_TEXTE D'EXERCICE_

Martine Deprez avait déclaré la semaine dernière dans une interview à RTL que si la Caisse nationale de santé (CNS) et l’AMMD ne parvenaient pas à s’entendre sur une nouvelle convention dans les 12 mois, le problème pourrait être réglé par règlement, comme cela a été fait pour la participation de la CNS aux séances de psychothérapie.
Mais l’ex-ministre de la Santé et députée LSAP, Paulette Lenert, y voit un écueil : “Dans ce cas, le montant qui sera remboursé au patient est fixé. Mais de l’autre côté, le delta deviendra peut-être une réalité. Qu’est-ce que je veux dire par là ? Si le médecin facture davantage, il y aura une différence entre ce qui a été fixé comme remboursement et ce que je dois payer lorsque je vais chez le médecin.”

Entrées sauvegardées
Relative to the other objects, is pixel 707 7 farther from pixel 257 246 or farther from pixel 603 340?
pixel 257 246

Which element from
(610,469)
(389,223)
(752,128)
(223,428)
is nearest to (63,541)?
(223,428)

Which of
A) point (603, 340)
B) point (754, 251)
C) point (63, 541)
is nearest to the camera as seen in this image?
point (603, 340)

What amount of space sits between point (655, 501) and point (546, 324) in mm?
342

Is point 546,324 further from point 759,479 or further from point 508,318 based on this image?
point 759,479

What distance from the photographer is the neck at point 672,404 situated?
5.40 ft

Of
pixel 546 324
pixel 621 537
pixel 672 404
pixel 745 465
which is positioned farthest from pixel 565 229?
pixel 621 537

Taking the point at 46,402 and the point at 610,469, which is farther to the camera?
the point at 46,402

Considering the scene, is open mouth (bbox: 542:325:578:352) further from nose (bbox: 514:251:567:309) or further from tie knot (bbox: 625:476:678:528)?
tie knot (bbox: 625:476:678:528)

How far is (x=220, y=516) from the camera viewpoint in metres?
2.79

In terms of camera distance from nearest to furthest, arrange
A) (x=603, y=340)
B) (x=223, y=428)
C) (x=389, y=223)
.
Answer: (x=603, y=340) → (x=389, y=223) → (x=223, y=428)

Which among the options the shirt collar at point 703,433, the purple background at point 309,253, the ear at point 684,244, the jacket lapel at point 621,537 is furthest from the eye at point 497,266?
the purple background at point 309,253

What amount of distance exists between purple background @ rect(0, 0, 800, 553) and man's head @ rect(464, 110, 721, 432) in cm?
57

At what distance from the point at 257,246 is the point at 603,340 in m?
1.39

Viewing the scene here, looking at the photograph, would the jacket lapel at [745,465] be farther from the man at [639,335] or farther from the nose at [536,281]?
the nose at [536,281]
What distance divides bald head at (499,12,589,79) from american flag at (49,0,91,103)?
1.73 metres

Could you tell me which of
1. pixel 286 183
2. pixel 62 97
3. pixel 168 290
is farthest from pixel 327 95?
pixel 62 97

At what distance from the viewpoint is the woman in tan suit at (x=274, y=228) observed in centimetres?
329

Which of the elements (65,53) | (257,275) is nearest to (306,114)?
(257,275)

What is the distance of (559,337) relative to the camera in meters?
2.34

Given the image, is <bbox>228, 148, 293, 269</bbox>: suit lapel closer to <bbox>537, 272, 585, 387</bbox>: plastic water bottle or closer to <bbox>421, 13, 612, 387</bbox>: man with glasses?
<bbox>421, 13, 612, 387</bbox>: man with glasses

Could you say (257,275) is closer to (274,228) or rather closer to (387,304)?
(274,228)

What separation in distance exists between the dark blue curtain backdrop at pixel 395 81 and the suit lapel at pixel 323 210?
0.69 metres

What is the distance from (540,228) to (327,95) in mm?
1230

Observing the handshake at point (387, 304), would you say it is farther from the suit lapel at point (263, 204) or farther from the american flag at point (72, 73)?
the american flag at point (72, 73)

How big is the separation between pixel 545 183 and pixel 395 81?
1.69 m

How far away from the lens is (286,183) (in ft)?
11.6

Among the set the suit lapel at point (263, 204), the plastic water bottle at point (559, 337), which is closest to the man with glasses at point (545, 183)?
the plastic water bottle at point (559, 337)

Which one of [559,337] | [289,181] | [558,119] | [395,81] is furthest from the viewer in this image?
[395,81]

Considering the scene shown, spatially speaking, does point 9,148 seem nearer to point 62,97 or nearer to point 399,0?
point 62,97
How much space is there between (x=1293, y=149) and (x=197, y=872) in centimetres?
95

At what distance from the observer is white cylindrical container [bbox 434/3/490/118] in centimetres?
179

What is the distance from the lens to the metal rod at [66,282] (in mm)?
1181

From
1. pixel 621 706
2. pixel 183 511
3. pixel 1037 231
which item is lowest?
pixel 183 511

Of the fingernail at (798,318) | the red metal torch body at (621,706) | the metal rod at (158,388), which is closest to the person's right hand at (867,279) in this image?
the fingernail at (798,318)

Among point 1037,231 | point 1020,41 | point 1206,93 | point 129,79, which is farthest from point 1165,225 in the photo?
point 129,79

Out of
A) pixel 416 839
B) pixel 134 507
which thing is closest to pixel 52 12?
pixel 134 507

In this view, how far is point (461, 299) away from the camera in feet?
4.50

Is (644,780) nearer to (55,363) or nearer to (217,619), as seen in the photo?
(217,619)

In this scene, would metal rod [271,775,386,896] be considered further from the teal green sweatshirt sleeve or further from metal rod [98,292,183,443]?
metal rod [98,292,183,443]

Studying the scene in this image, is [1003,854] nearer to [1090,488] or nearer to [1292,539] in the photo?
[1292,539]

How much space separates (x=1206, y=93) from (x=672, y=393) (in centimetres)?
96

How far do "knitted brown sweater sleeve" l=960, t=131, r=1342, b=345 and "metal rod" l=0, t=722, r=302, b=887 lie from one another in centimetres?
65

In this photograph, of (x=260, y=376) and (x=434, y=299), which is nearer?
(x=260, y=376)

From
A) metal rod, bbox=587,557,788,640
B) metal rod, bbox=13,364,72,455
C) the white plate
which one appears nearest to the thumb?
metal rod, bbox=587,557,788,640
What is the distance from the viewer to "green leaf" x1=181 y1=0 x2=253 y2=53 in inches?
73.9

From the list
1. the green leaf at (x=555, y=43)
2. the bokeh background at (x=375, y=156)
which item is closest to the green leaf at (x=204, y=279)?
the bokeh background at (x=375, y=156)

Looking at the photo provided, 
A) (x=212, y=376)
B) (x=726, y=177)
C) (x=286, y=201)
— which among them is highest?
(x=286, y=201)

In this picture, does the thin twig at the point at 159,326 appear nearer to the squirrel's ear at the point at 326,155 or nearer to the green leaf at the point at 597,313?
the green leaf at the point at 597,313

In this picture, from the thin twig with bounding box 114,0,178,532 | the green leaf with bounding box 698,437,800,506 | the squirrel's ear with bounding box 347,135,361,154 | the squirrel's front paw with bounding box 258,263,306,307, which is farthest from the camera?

_CONSIGNE A_
Recopiez mot pour mot le passage du texte sur la convention médicale, de « Martine Deprez avait » à « séances de psychothérapie. ».
_CONSIGNE B_
D'après le texte sur la convention médicale, dans quel délai la CNS et l'AMMD devraient-elles s'entendre sur une nouvelle convention pour éviter un règlement ?
_CONSIGNE C_
Reprenez le texte sur la convention médicale après sa dernière phrase et poursuivez-le.
Les lignes ne jouent aucun rôle dans ce travail.

_RÉPONSE A_
Martine Deprez avait déclaré la semaine dernière dans une interview à RTL que si la Caisse nationale de santé (CNS) et l’AMMD ne parvenaient pas à s’entendre sur une nouvelle convention dans les 12 mois, le problème pourrait être réglé par règlement, comme cela a été fait pour la participation de la CNS aux séances de psychothérapie.

_RÉPONSE B_
Dans les 12 mois.

_RÉPONSE C_
Crainte des syndicats de voir des investisseurs privés s’implanter dans le secteur de la santé
En ce qui concerne la crainte des syndicats que des investisseurs privés puissent s’implanter dans le secteur de la santé via les sociétés de médecins envisagées, Marc Spautz se veut rassurant: “Je suis également confiant que cela sera nettement séparé dans le projet de loi à venir, comme c’est le cas pour les sociétés d’avocats.”
Prise en charge de l'ambulatoire dans des structures extra-hospitalières?
Paulette Lenert trouve difficile d’estimer la direction que prendra la politique de santé de la coalition CSV-DP. Et cela parce qu’aucun texte n’est encore sur la table, dit-elle. Cela vaut aussi pour les propositions de Martine Deprez visant à permettre des traitements ambulatoires dans des structures plus petites en dehors des hôpitaux, à propos desquelles Nora Back affirme clairement : “Elles doivent appartenir à l’hôpital. Cela doit faire partie de l’hôpital.”
Paulette Lenert n’est pas aussi catégorique : “La question qu’il faut se poser est : sous quelles conditions des éléments sont retirés des hôpitaux ? Cela soulève la question de la sécurité. Y a-t-il une obligation de collaboration avec les hôpitaux ?”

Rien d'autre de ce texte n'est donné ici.